[Brief] Please print, word for word, every line from the one that contains "kingdom: Animalia" through the last line of the records, and nothing else.

***** Records for this task *****

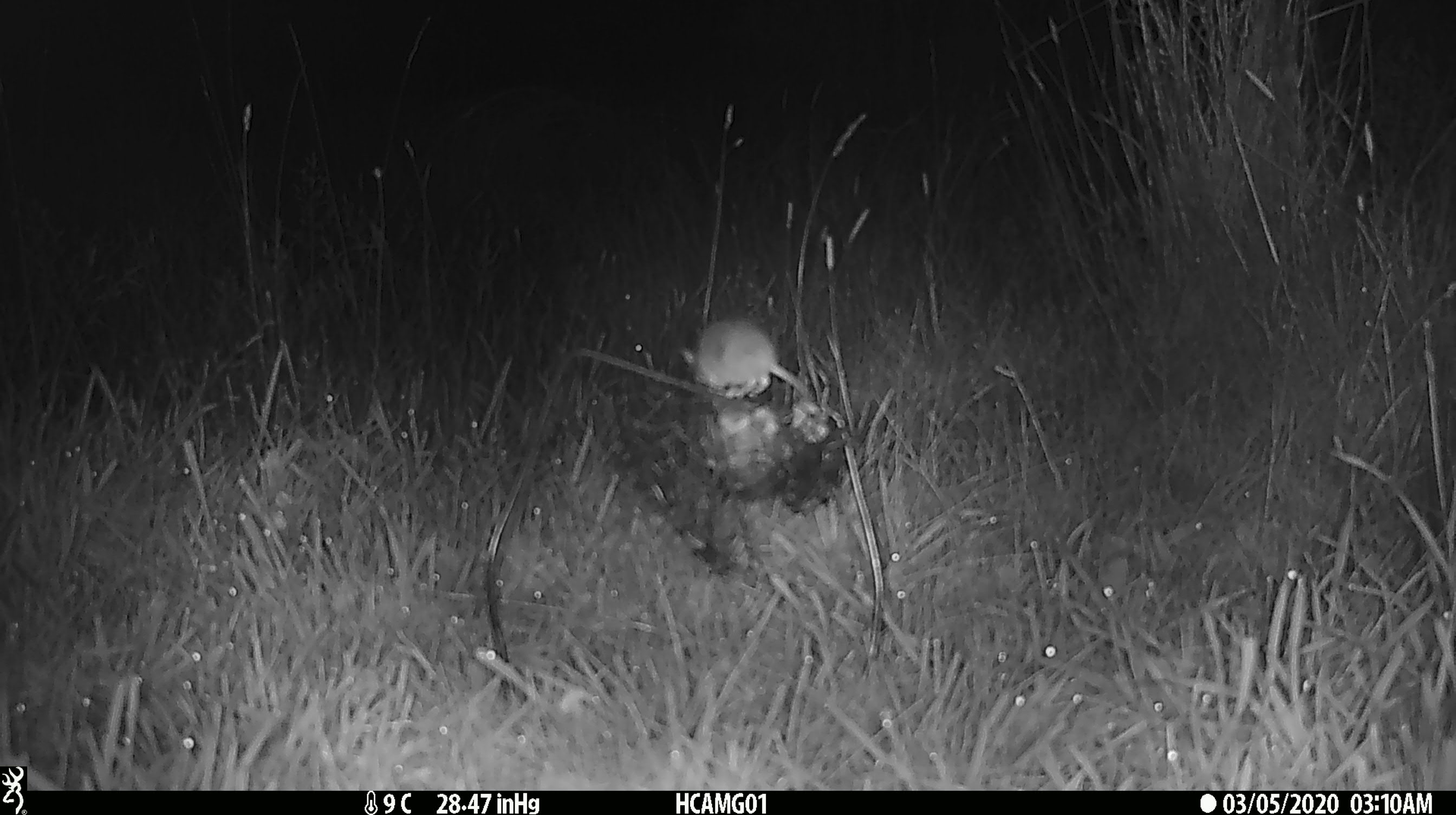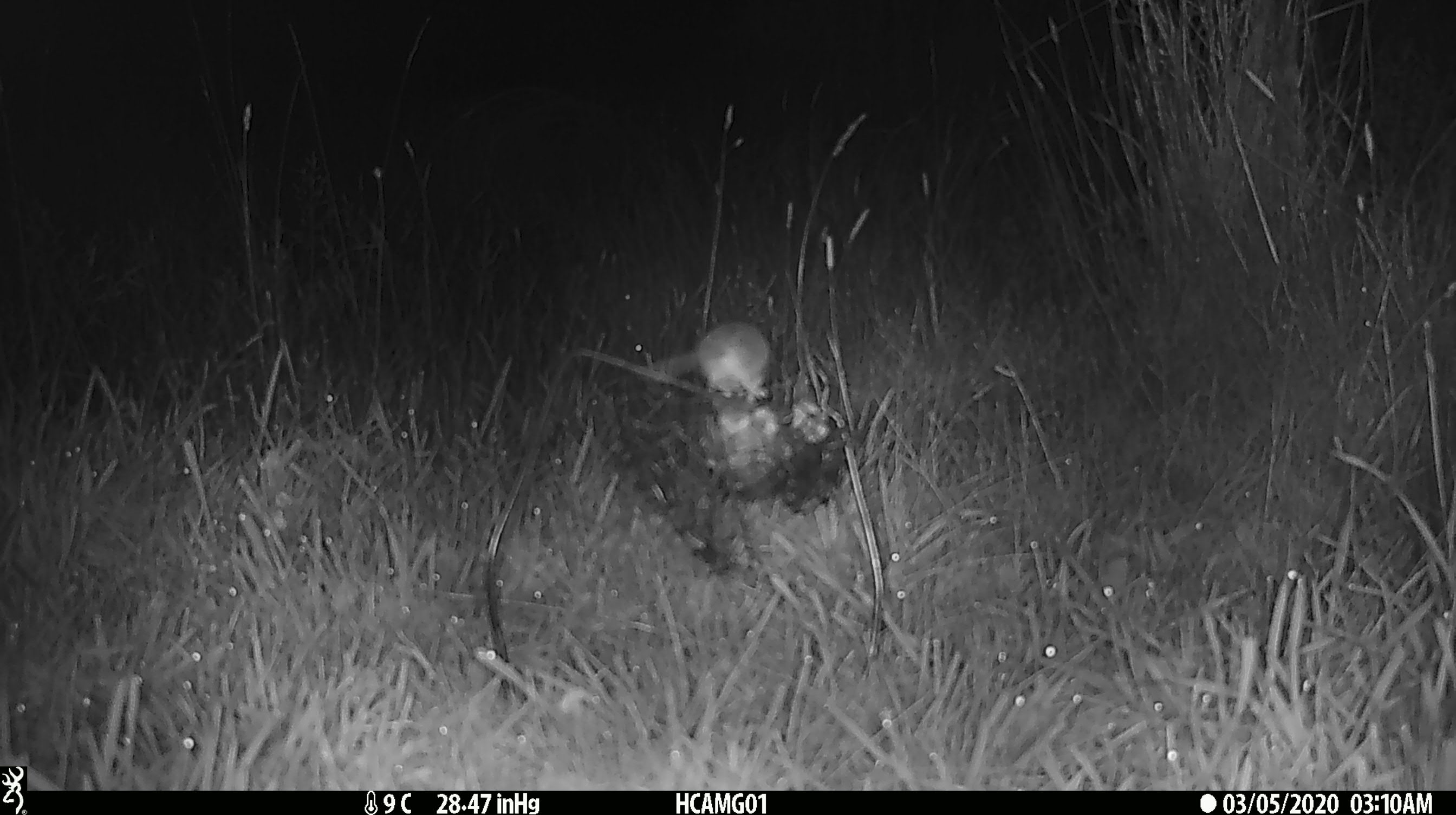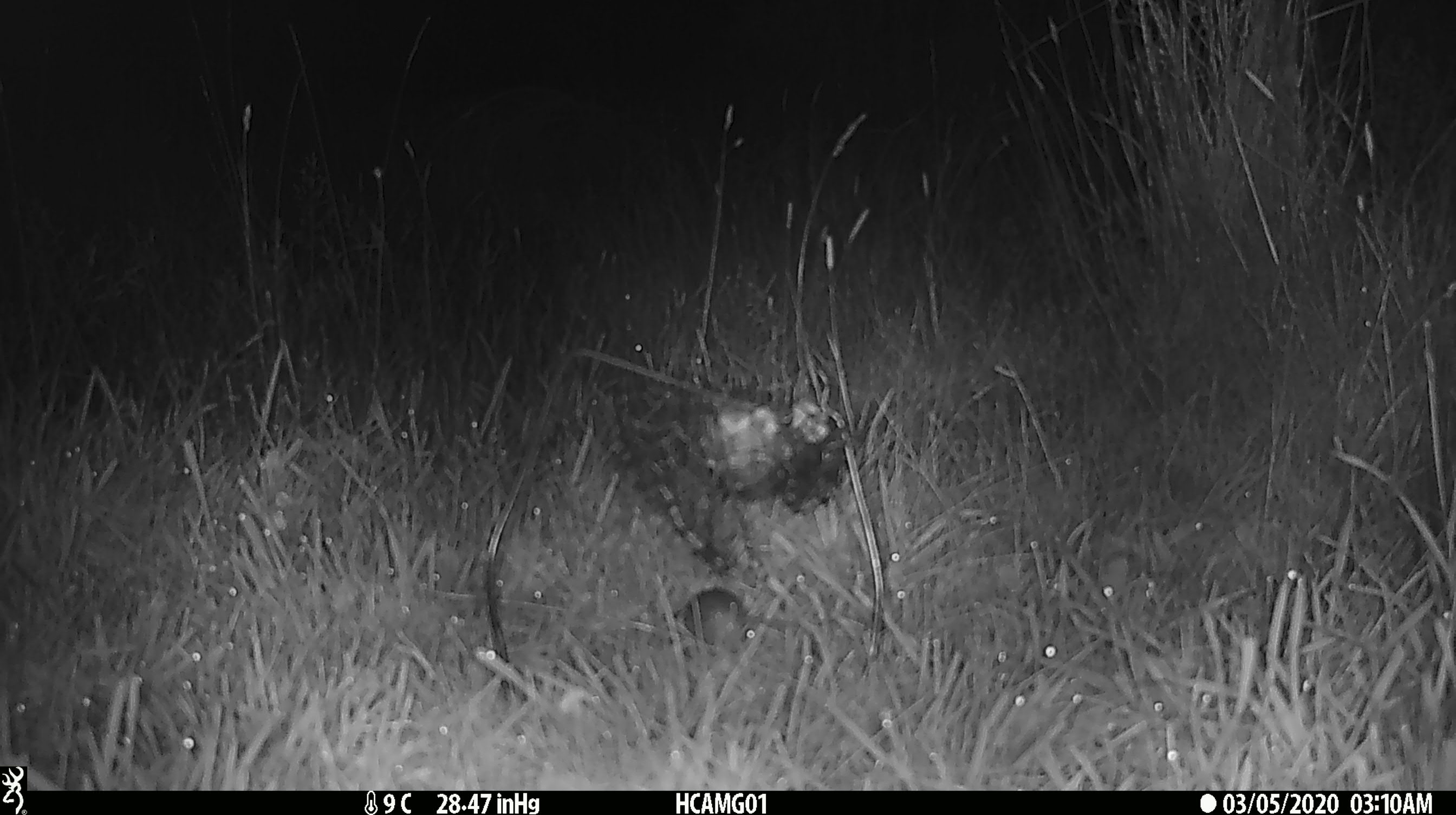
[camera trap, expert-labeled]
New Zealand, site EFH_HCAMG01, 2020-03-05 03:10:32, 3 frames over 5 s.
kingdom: Animalia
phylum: Chordata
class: Mammalia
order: Rodentia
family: Muridae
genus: Mus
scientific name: Mus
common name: mouse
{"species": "mouse (Mus)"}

*****

[Response to the task]
kingdom: Animalia
phylum: Chordata
class: Mammalia
order: Rodentia
family: Muridae
genus: Mus
scientific name: Mus
common name: mouse
{"species": "mouse (Mus)"}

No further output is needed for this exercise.